TEXTE SOURCE
<<<<
Les jeux de cartes à collectionner (JCC) ont connu leur apogée avec Magic : The Gathering dans les années 90. Depuis, les fans du genre continuent à poser leur(s) jeu(x) mais le grand public semble de moins en moins intéressé par la discipline. Pour autant, certains développeurs de jeux vidéo n'ont pas hésité à se jeter dans l'arène en proposant des JCC en réalité augmentée, à l'image de Sony en 2007 avec The Eye of Judgment. Aujourd'hui, c'est au tour de Drakerz : Confrontation, un titre développé par le studio français Péoléo, de tenter sa chance sur PC.
De prime abord, le concept de Drakerz est des plus simples : poser des cartes réelles sur une table vers laquelle une caméra USB (webcam) est orientée. Cette dernière reconnait les cartes et donne vie à leurs effets sur l'écran de votre PC. Et ici, il s'agit de faire combattre votre créature, invoquée à l'écran par le biais de la réalité augmentée, contre d'autres bestioles en ligne contrôlées par des joueurs, ou en solo contre l'intelligence artificielle.
>>>>
DONNÉES DE L'EXERCICE
<<<<
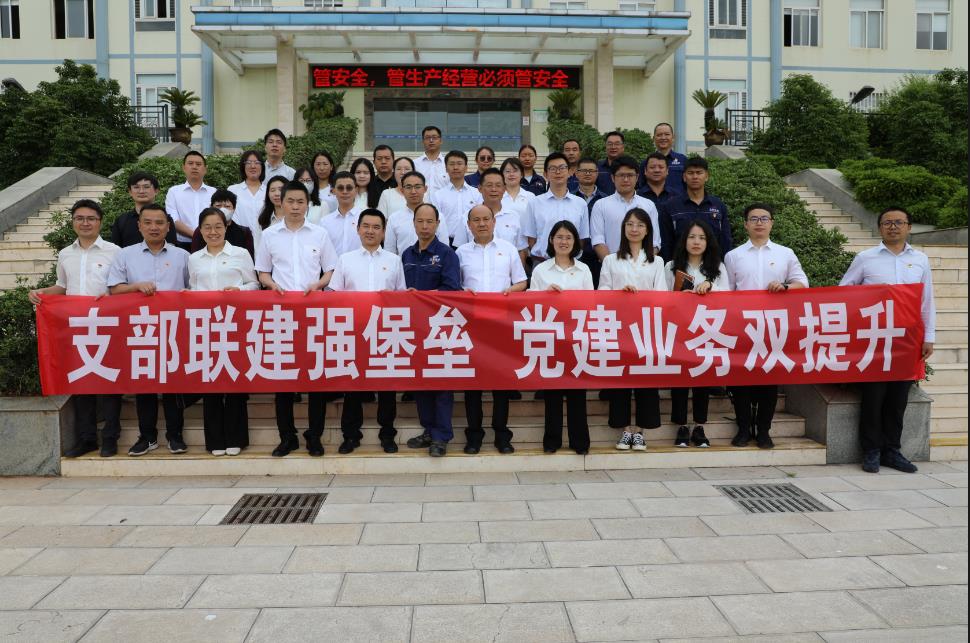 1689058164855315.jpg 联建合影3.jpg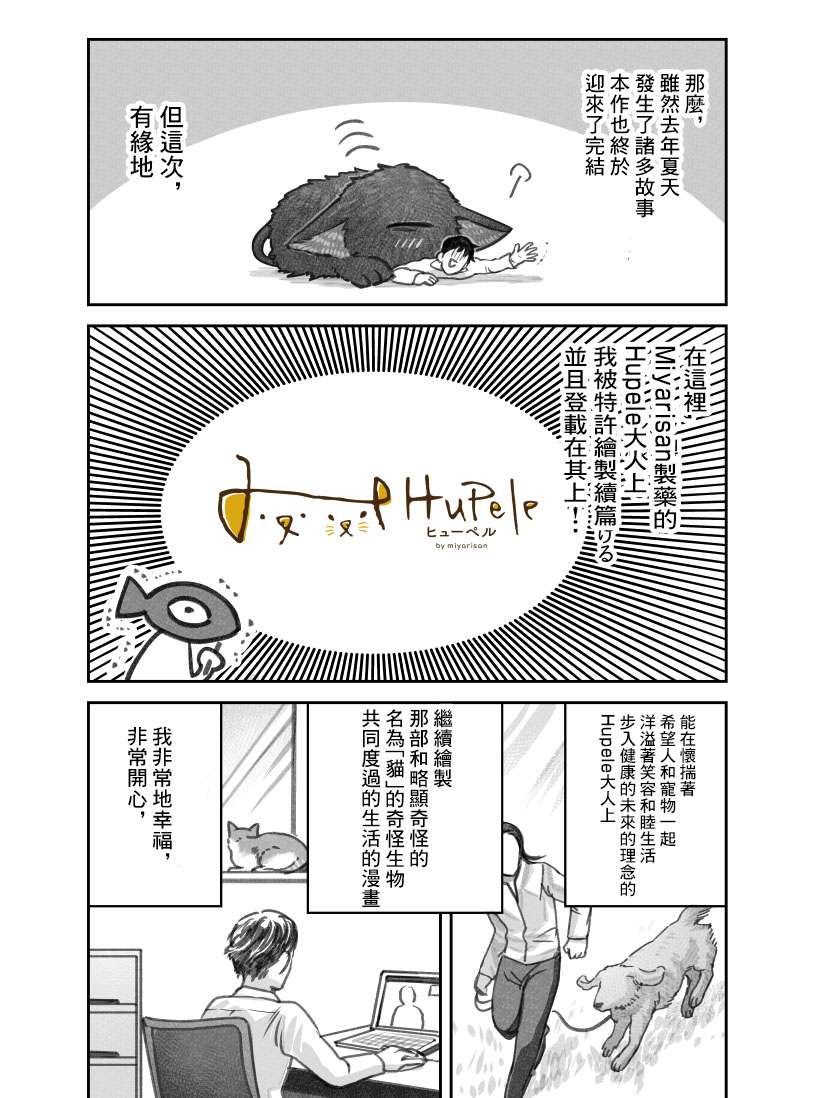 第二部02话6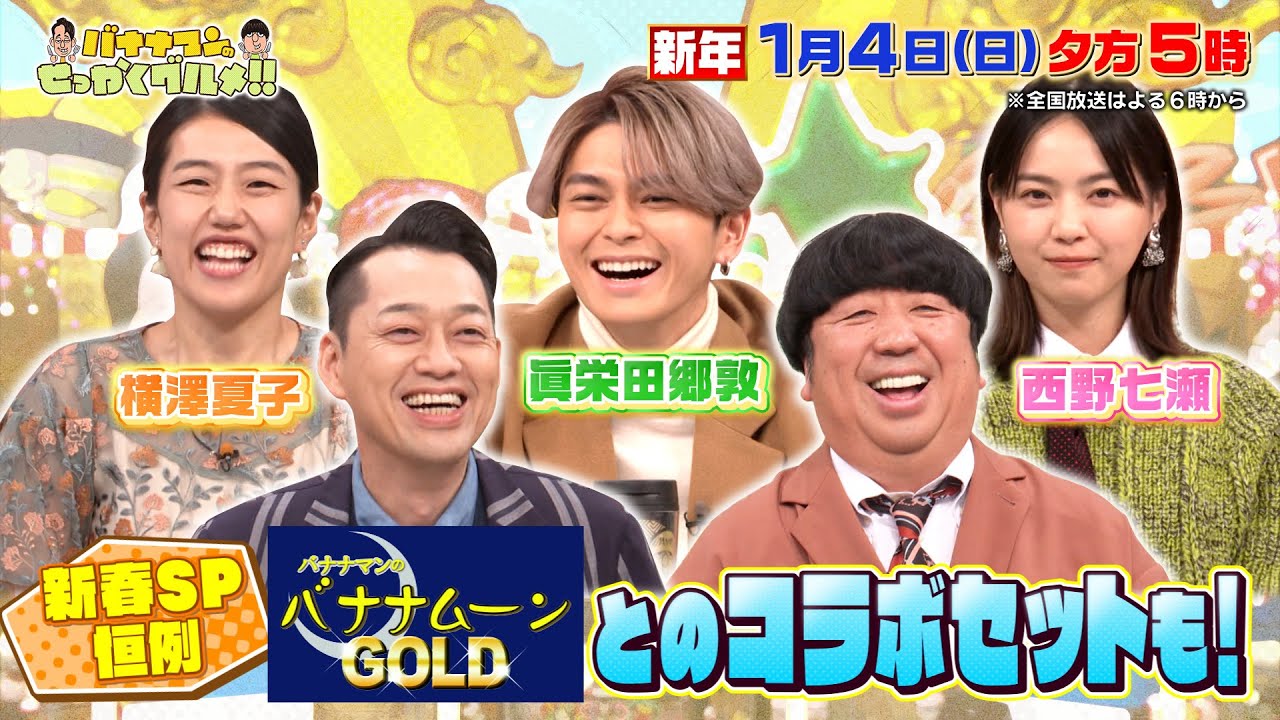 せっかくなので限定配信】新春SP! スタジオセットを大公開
>>>>
TRAVAIL DEMANDÉ
(A) Répondez brièvement aux questions suivantes d'après le texte source.
(i) Quel jeu a porté les jeux de cartes à collectionner à leur apogée, et au cours de quelle décennie ?
(ii) Quel studio développe Drakerz : Confrontation, et sur quelle plateforme ce titre sort-il ?
(iii) Quel appareil reconnaît les cartes posées sur la table ?
(B) Relevez tous les titres de jeux cités dans le texte source.

RÉPONSES DANS L'ORDRE
(A)
(i) Magic : The Gathering, dans les années 90.
(ii) Le studio français Péoléo, sur PC.
(iii) Une caméra USB (webcam) orientée vers la table.

(B)
- Magic : The Gathering
- The Eye of Judgment
- Drakerz : Confrontation